Both countries deny accusations of weapons transfers, which would violate multiple UN Security Council sanctions that Russia previously endorsed.

Meanwhile, Russia is important to Vietnam for two reasons, Mr Giang said: It is the biggest supplier of military equipment to the Southeast Asian nation, and Russian oil exploration technologies help maintain its sovereignty claims in the contested South China Sea.

“Russia is signalling that it is not isolated in Asia despite the Ukraine war, and Vietnam is reinforcing a key traditional relationship even as it also diversifies ties with newer partners,” said Prashanth Parameswaran, a fellow with the Wilson Center’s Asia Programme.

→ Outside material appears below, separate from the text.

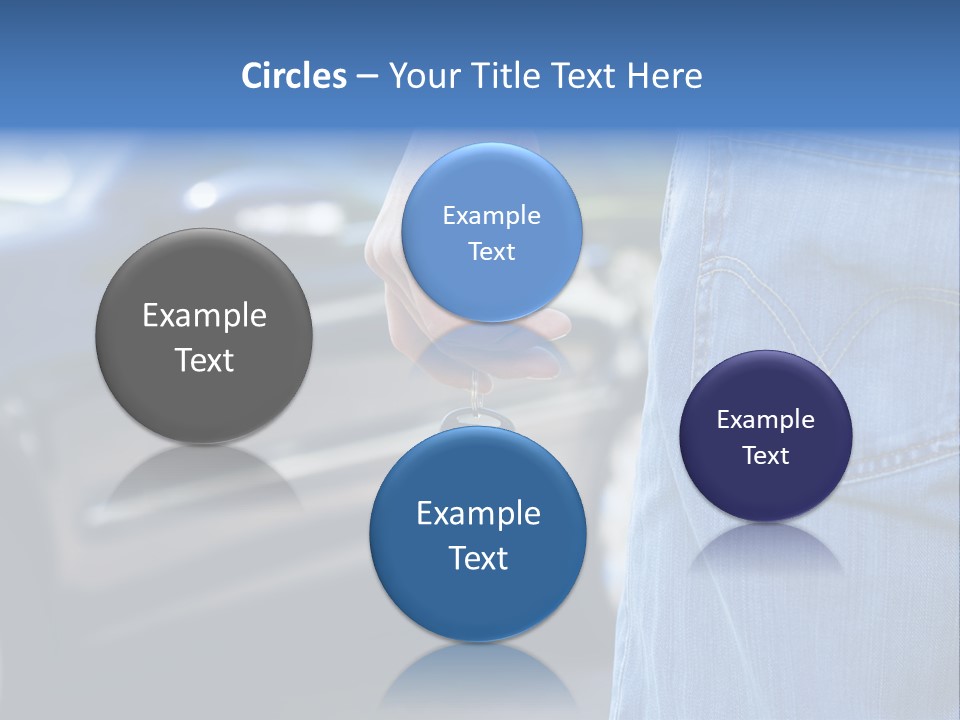 Circles – Your Title Text Here

Example Text

Example Text

Example Text

Example Text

Hanoi and Moscow have had diplomatic relations since 1950, and this year marks 30 years of a treaty establishing “friendly relations” between Vietnam and Russia.

Evidence of this long relationship and its influence can be seen in Vietnamese cities like the capital, where the many Soviet-style apartment blocks are now dwarfed by skyscrapers and a statue of Vladimir Lenin, the founder of the Soviet Union, stands in a park where children skateboard every evening.

Many of the Communist Party’s top leadership in Vietnam studied in Soviet universities, including party chief Mr Trong.

In an article written for Nhan Dan, the official newspaper of Vietnam’s Communist Party, Putin vowed to deepen the ties between Moscow and Hanoi and hailed Vietnam as a “strong supporter of a fair world order based on international law, on the principles of equality of all states and non-interference in their domestic affairs”.

He also thanked “Vietnamese friends for their balanced position on the Ukrainian crisis,” in the article released by the Kremlin.

A manufacturing powerhouse and an increasingly important player in global supply chains, Vietnam played host to both US president Joe Biden and the leader of rival China, Xi Jinping, in 2023.

Vietnam has remained neutral on Russia’s invasion of Ukraine. But neutrality is getting trickier, with the US embassy in Hanoi criticising Mr Putin’s visit, saying that “no country should give Putin a platform to promote his war of aggression and otherwise allow him to normalise his atrocities”.

If Mr Putin is allowed to travel freely it “could normalise Russia’s blatant violations of international law,” the statement said.